Ce billet est issu de la nouvelle newsletter quotidienne du service Culture de Libération, envoyée tous les soirs. Pour s'inscrire, il suffit de renseigner son adresse mail ici.
Le matinalier de France Culture Guillaume Erner le notait en ce jour de commémoration du 18 juin 1940 : Emmanuel Macron semble placé face à des défis mémoriels particulièrement sportifs, parmi lesquels le dossier des statues célébrant, dans l'espace public, le passé colonial de la France ferait office d'épreuve dite «du sac de sable», une des plus redoutables du programme télévisé Koh Lanta. Après le grand domino de monuments observé des Etats-Unis à la Belgique la semaine dernière, le débat s'est enflammé autour de la décolonisation de l'espace public : faut-il déboulonner les salauds du passé ? Et les moitié-salauds, qu'est-ce qu'on en fait ? Doit-on rentrer tous les suspects dans les musées ? Ou doit-on juste multiplier les plaques pour contextualiser ? Des sauts d'obstacles que le Président pensait avoir franchi haut la jambe en déclarant, dimanche : «La République n'effacera aucune trace ni aucun nom de son histoire» car on ne peut «revisiter ou nier ce que nous sommes», tranchait-il quelques jours avant que son Premier ministre ne glisse dans la fosse aux araignées en évoquant l'«épuration mémorielle» – carrément – que réclameraient aujourd'hui les militants antiracistes.

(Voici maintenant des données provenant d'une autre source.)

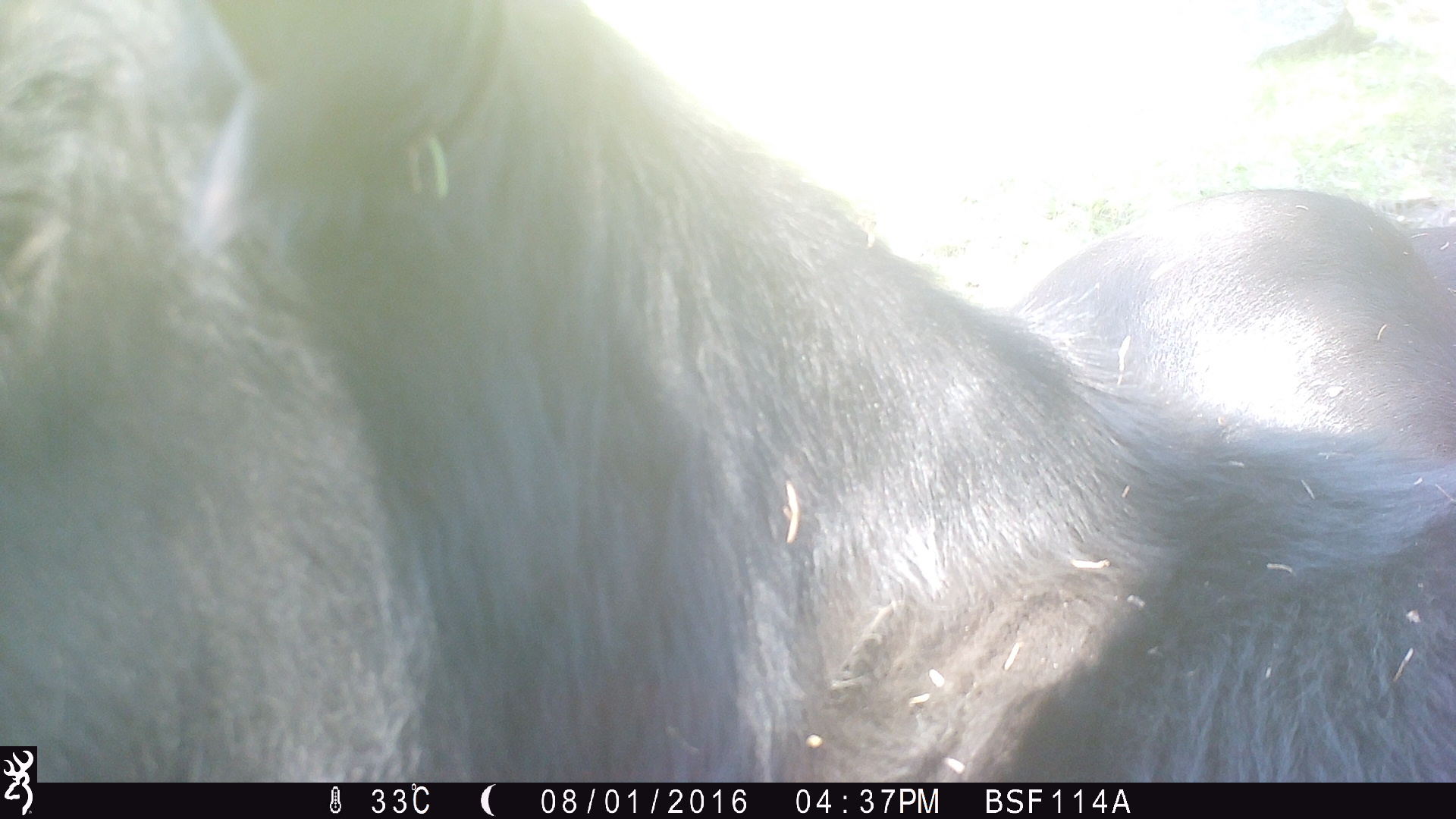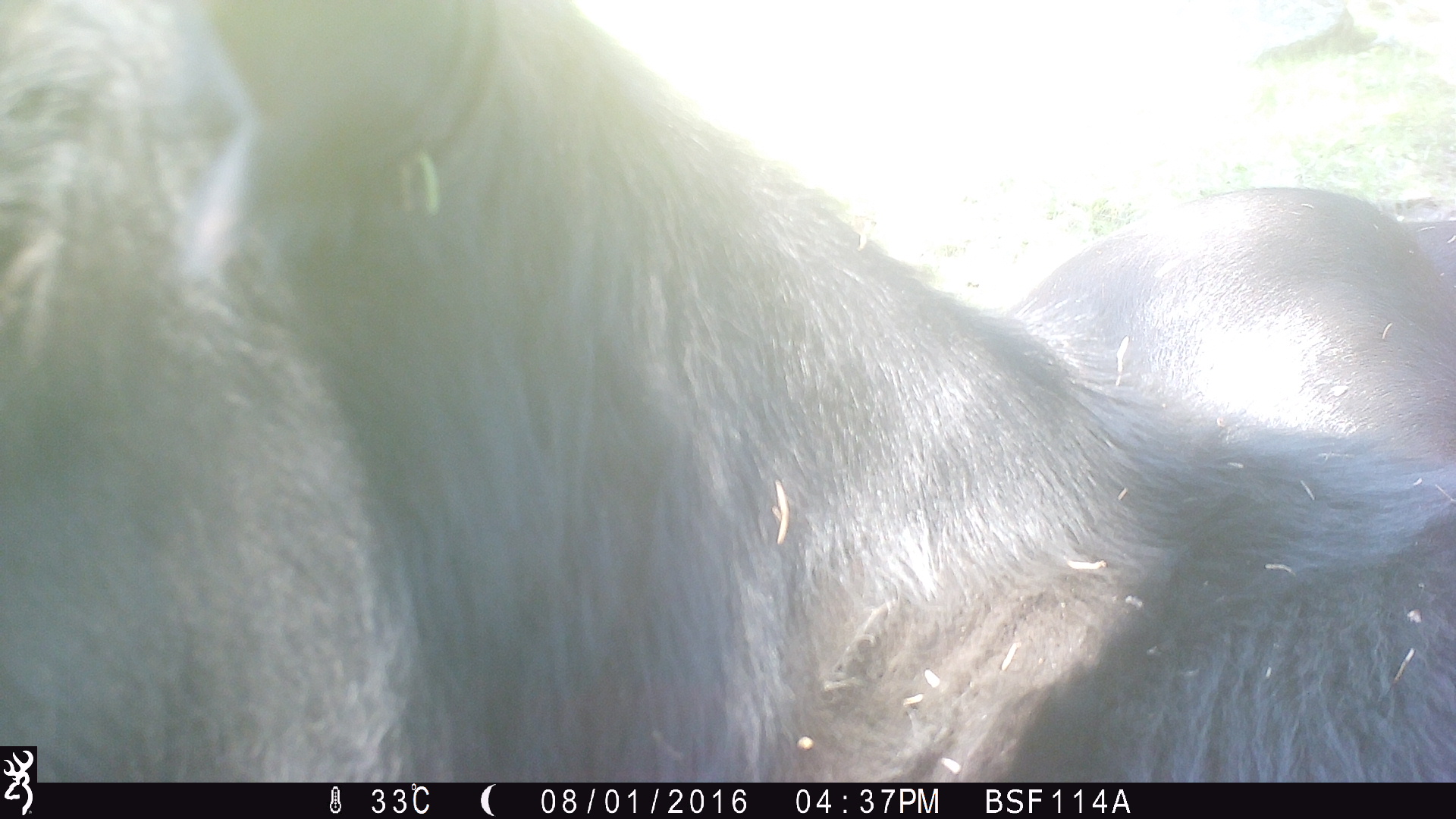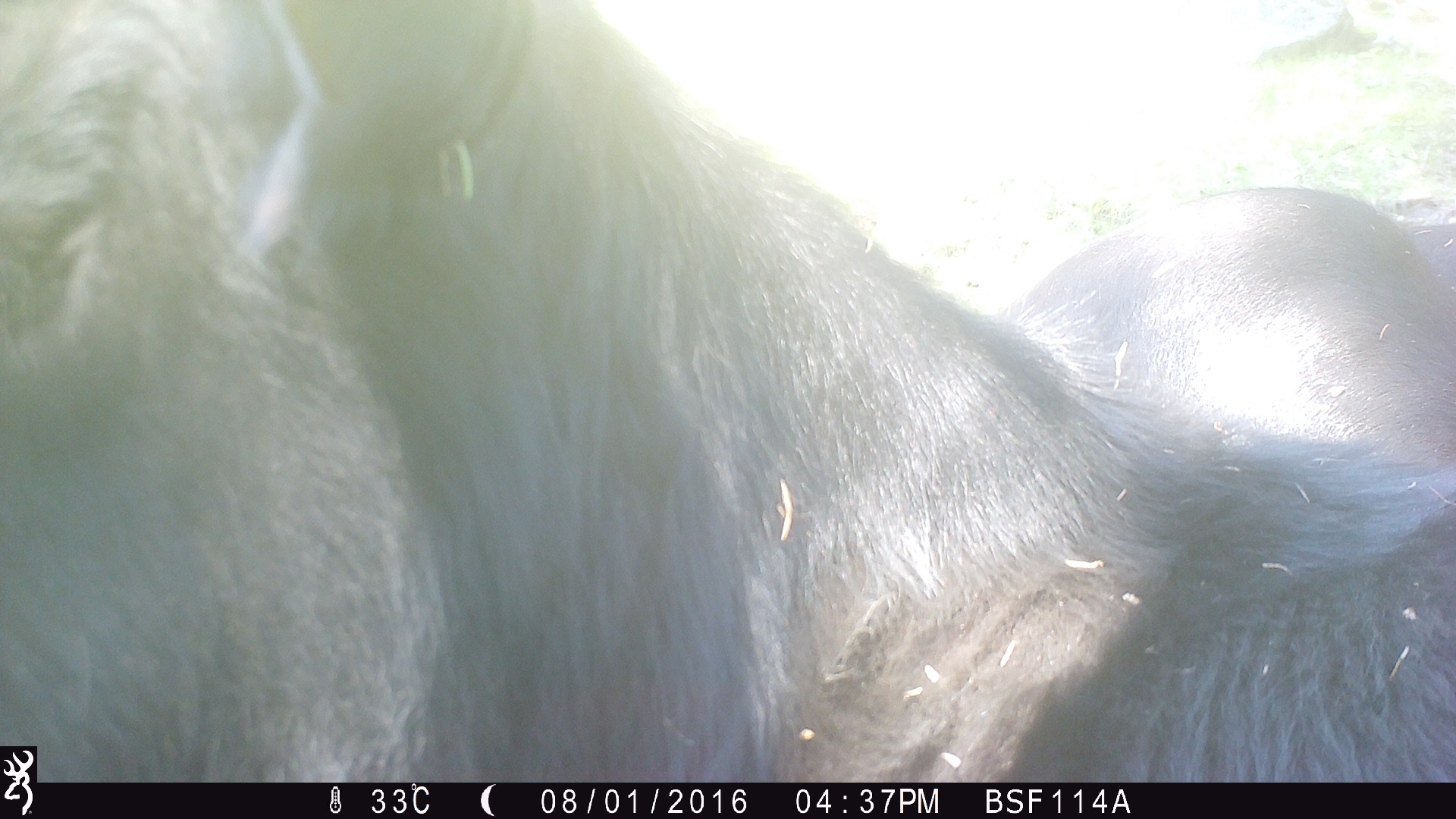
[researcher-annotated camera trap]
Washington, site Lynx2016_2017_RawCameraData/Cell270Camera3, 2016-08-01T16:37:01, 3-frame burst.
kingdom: Animalia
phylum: Chordata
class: Mammalia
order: Artiodactyla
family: Bovidae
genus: Bos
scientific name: Bos taurus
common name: domestic cattle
Domestic cattle (Bos taurus). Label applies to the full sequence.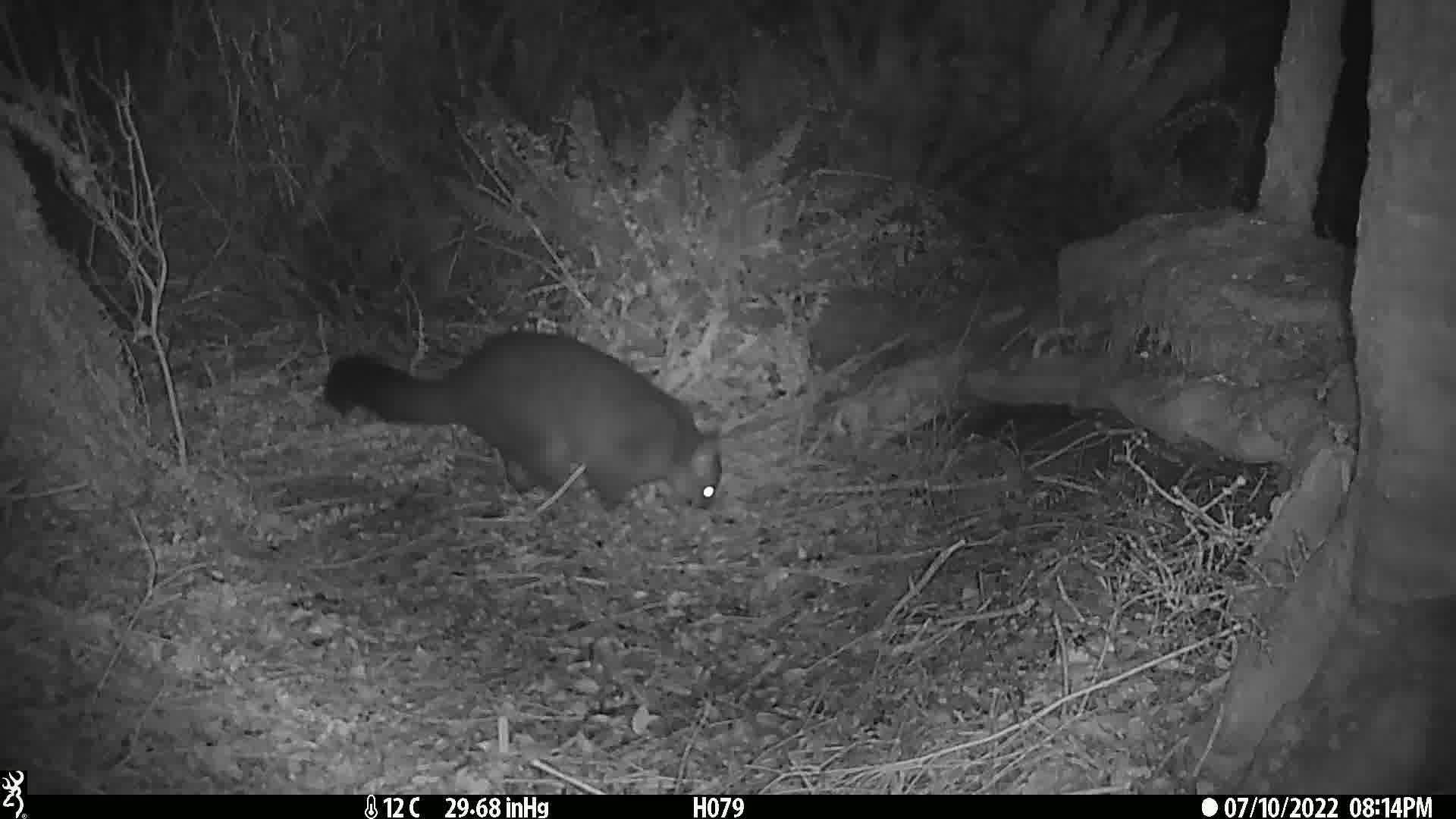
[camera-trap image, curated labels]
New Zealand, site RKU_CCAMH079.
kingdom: Animalia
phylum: Chordata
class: Mammalia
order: Diprotodontia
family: Phalangeridae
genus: Trichosurus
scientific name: Trichosurus vulpecula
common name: common brushtail possum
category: possum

Pendant que tout le monde ramait dans la vase, un aventurier plus rusé que les autres se frayait son propre chemin, une troisième voie que personne n'avait encore foulée. Ce matin, dans le quotidien belge De Standaard, on découvrait ce dessin, signé Lectrr, représentant une statue équestre du roi Leopold II, non plus vandalisée comme elle le fut, mais en train de se faire pisser sur la toque par une seconde statue, plus haute et installée à côté – Manneken-Pis, petite fontaine en forme d'angelot pisseur, bien connue des Bruxellois puisqu'installée à deux pas de la Grand-Place.
L’idée « intéressante » de LECTRR dans De Standaard. Si on n’enlève pas les statues de Leopold mais si on les contextualise par une autre statue placée à côté’ il propose un Manneken Pis se soulageant sur la tête du Roi! pic.twitter.com/FMxFFx8juD
— Guy Duplat (@guy_duplat) June 18, 2020
De quoi donner de joyeuses idées. Et si, puisque le Président français répugne à déboulonner, l'on appliquait à ces monuments controversés ce que les créateurs pirates appliquent aux images de films, aux articles de presse, aux photos de grandes personnalités : l'art désinvolte et malicieux du détournement politique ? En France, le calendrier s'y prêterait parfaitement. En effet, alors qu'Emmanuel Macron a annoncé, dans son improvisation théâtrale du 6 mai à l'adresse du milieu de la culture, un vaste plan de commandes publiques, tout est encore en chantier sur le sujet. On sait seulement qu'il concernera «prioritairement» les artistes de moins de 30 ans. Qui se feraient certainement un plaisir de répondre à un grand appel à projets, sur les façons de dialoguer – par statues interposées – entre héros d'hier et valeurs d'aujourd'hui.